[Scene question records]
++++++++++++++++++++

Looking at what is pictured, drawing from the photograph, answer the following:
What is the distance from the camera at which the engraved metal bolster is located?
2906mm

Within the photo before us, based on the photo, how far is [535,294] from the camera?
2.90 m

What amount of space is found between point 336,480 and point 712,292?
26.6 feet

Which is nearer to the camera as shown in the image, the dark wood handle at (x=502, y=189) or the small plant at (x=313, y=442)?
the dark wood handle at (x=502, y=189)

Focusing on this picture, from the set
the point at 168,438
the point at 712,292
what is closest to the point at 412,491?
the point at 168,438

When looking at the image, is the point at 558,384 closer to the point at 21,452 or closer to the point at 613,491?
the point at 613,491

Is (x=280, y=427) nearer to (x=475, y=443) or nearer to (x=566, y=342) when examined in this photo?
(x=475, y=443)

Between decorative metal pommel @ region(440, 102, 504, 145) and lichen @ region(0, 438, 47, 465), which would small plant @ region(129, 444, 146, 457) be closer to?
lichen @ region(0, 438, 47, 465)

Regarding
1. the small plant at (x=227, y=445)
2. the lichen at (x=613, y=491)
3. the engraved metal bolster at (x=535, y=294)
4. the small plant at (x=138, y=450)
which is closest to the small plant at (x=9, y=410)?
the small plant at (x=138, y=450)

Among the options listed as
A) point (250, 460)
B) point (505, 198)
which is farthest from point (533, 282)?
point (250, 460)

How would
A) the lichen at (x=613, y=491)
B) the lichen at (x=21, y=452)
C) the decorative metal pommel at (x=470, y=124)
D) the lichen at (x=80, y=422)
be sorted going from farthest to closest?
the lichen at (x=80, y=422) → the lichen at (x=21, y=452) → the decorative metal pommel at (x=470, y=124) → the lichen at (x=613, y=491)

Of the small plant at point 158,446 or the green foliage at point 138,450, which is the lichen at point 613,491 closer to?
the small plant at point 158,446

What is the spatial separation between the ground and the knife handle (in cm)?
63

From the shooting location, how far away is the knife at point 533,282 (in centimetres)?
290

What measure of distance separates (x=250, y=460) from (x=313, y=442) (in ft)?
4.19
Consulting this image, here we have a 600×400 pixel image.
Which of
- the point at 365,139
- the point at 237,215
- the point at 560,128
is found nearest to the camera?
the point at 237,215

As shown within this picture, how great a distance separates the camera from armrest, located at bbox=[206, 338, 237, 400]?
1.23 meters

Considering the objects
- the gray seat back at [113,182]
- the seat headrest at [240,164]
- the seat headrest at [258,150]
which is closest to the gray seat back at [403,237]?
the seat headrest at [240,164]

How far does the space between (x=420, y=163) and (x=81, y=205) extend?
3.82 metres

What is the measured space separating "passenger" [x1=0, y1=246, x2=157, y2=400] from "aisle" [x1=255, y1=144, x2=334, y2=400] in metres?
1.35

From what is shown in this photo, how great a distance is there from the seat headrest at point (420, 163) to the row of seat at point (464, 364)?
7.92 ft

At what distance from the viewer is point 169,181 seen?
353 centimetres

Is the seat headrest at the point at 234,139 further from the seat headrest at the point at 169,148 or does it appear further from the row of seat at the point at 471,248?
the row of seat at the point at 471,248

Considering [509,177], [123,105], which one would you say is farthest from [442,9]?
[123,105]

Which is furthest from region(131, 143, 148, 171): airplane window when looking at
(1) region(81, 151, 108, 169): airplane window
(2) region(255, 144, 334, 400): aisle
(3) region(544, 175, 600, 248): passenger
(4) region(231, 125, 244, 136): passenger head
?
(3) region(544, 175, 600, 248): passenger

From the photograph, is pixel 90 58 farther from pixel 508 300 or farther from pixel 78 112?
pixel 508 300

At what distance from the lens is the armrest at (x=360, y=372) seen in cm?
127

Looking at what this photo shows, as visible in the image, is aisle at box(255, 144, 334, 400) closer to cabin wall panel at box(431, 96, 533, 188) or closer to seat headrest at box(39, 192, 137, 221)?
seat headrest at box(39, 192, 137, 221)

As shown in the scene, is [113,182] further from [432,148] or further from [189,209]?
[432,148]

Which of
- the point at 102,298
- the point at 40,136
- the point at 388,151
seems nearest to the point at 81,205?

++++++++++++++++++++

Exercise description:
Update the records starting at the line that contains "Is (x=280, y=427)" and ending at the line that contains "1.23 meters" by replacing "ground" with "floor". Leave everything else unchanged, and give back only those lines.

Exercise output:
Is (x=280, y=427) nearer to (x=475, y=443) or nearer to (x=566, y=342) when examined in this photo?
(x=475, y=443)

Between decorative metal pommel @ region(440, 102, 504, 145) and lichen @ region(0, 438, 47, 465), which would small plant @ region(129, 444, 146, 457) be closer to?
lichen @ region(0, 438, 47, 465)

Regarding
1. the small plant at (x=227, y=445)
2. the lichen at (x=613, y=491)
3. the engraved metal bolster at (x=535, y=294)
4. the small plant at (x=138, y=450)
which is closest to the small plant at (x=9, y=410)?
the small plant at (x=138, y=450)

Among the options listed as
A) point (250, 460)
B) point (505, 198)
which is farthest from point (533, 282)?
point (250, 460)

How would
A) the lichen at (x=613, y=491)
B) the lichen at (x=21, y=452)
C) the decorative metal pommel at (x=470, y=124)
D) the lichen at (x=80, y=422)
be sorted going from farthest to closest?
the lichen at (x=80, y=422) → the lichen at (x=21, y=452) → the decorative metal pommel at (x=470, y=124) → the lichen at (x=613, y=491)

Of the small plant at point 158,446 or the green foliage at point 138,450, which is the lichen at point 613,491 closer to?
the small plant at point 158,446

What is the spatial separation between the floor and the knife handle (in cm)?
63

From the shooting location, how far away is the knife at point 533,282 (in centimetres)?
290

What measure of distance separates (x=250, y=460) from (x=313, y=442) (in ft)?
4.19
Consulting this image, here we have a 600×400 pixel image.
Which of
- the point at 365,139
- the point at 237,215
- the point at 560,128
is found nearest to the camera?
the point at 237,215

As shown within this picture, how great a distance separates the camera from armrest, located at bbox=[206, 338, 237, 400]?
1.23 meters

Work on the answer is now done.